**Text excerpt**
+---+
Zsh Mailing List Archive
Messages sorted by: Reverse Date, Date, Thread, Author

clobber, diff, and any other suggestions...



	some of the users at my site have been complaining about a very spotty 
newsfeed, so i complained in turn to our upstream provider, who responded that 
in order to do anything, i would need to provide them with a list of missing 
articles.  i whipped up this script to climb the directory tree, create a list 
of referenced articles and a list of message-ids for present articles, and find 
out which articles that are being referenced aren't actually present; i was 
wondering if any kind souls could help me tweak it some (and, in the spirit of 
tjl's function archive, let me and others learn by example).
	the first little block of script is, obviously, to create zero-length 
files (or zero out existing files), because the current settings on zsh on my 
machine don't let >> create a file, only append, and don't let > clobber a file, 
only create.  i could swear that the last zsh install i used had the oppostie 
behavior for both, and that the option to set it was clobber/noclobber, but 
doing a search on noclobber in the man page returns nothing, while searching for 
clobber only returns HIST_ALLOW_CLOBBER.  so first, what is that switch?  is 
there some one-time only version of > and >> to toggle that behavior (akin to 
${=variable}, which turns on word splitting for that one substitution) that i 
could use here, since i have become used to not being able to clobber files with 
>, and now sometimes even use it to test for a file's existance?
	the second block should first make a list of every directory under the 
one in which the script is run, and then check for lines beginning with 
'Message-ID', 'Message-Id', or 'References' in all files in those directories, 
parsing out the appropriate field from such lines if they exist.  i stuck in the 
if...then loop because the script would hang if there was a directory that only 
contained other dirs, not files, and the 2> /dev/null in that test was to 
eliminate the error that ls would return when the test failed; the loop _does_ 
stop the script from hanging, but the error text still appears on-screen (which 
isn't a big problem, but which i wouldn't mind fixing somehow).  also, i'm sure 
that that loop could be cleaned up in a lot of different ways--maybe an awk 
statement to do all of the parsing?
+---+
**Exercise requirements**
Print the part of the zsh mailing list post from "the first little" to "a file's existance?", word for word.

**Data segment**
+---+
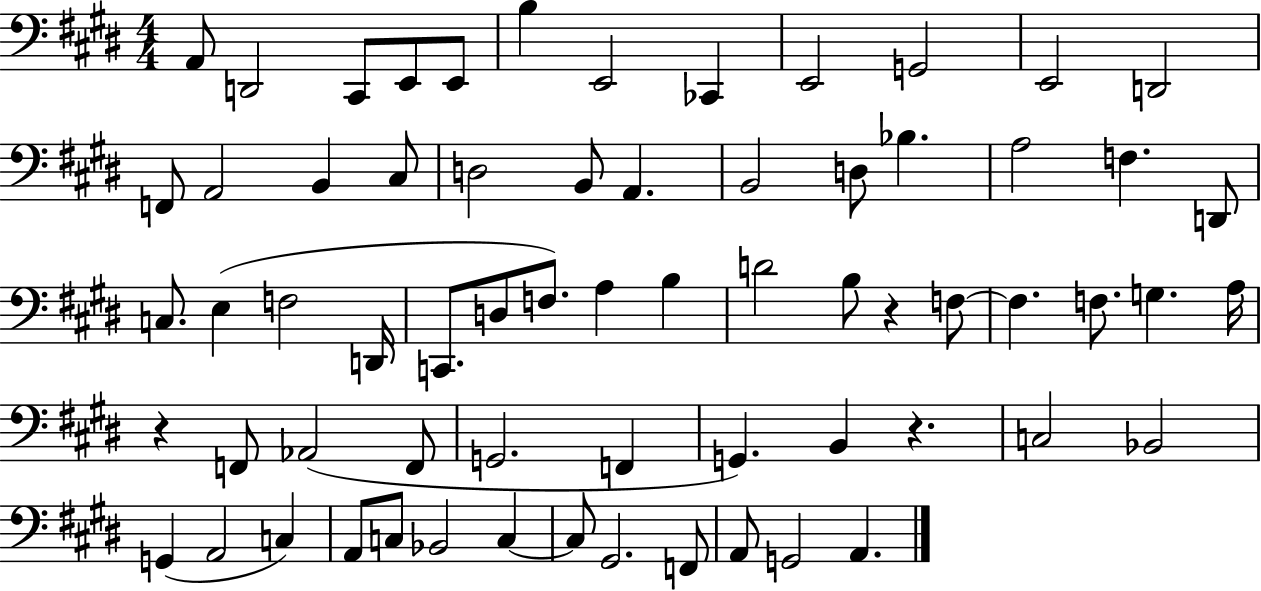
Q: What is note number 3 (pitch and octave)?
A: C#2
+---+
**Written reply**
the first little block of script is, obviously, to create zero-length 
files (or zero out existing files), because the current settings on zsh on my 
machine don't let >> create a file, only append, and don't let > clobber a file, 
only create.  i could swear that the last zsh install i used had the oppostie 
behavior for both, and that the option to set it was clobber/noclobber, but 
doing a search on noclobber in the man page returns nothing, while searching for 
clobber only returns HIST_ALLOW_CLOBBER.  so first, what is that switch?  is 
there some one-time only version of > and >> to toggle that behavior (akin to 
${=variable}, which turns on word splitting for that one substitution) that i 
could use here, since i have become used to not being able to clobber files with 
>, and now sometimes even use it to test for a file's existance?